* [Material for this exercise]:

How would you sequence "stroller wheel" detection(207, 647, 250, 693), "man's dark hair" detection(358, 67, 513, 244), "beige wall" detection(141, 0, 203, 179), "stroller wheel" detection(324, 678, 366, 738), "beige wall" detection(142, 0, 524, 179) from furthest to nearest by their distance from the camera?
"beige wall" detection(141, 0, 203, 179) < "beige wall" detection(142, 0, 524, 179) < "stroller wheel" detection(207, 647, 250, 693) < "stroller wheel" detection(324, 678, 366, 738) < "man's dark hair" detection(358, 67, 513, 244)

---

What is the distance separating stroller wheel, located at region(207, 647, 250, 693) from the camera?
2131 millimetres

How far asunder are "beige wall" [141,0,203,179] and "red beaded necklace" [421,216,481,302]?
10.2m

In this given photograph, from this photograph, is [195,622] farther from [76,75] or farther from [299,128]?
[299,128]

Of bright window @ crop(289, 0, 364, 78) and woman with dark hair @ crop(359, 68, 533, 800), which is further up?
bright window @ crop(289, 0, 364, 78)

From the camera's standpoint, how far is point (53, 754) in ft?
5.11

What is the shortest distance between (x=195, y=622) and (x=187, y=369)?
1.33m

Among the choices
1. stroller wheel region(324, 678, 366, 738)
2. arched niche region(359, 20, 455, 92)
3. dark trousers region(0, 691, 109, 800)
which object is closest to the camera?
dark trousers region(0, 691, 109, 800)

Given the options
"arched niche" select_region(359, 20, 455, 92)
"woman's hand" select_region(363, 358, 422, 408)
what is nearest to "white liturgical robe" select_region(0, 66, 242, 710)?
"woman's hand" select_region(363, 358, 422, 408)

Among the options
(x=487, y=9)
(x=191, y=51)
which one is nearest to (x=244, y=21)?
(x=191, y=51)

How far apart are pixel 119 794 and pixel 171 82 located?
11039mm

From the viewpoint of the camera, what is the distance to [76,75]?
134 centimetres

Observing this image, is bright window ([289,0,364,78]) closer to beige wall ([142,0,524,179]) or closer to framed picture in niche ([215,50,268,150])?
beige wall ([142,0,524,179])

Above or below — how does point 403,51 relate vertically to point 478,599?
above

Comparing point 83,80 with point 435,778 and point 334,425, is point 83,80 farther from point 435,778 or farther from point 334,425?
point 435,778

* [Written instruction]:
Swap "sequence" for "order" in the stretch from the line containing "How would you" through the line containing "203, 179) <", and reproduce only those lines with nothing else altered.

* [Solution]:
How would you order "stroller wheel" detection(207, 647, 250, 693), "man's dark hair" detection(358, 67, 513, 244), "beige wall" detection(141, 0, 203, 179), "stroller wheel" detection(324, 678, 366, 738), "beige wall" detection(142, 0, 524, 179) from furthest to nearest by their distance from the camera?
"beige wall" detection(141, 0, 203, 179) < "beige wall" detection(142, 0, 524, 179) < "stroller wheel" detection(207, 647, 250, 693) < "stroller wheel" detection(324, 678, 366, 738) < "man's dark hair" detection(358, 67, 513, 244)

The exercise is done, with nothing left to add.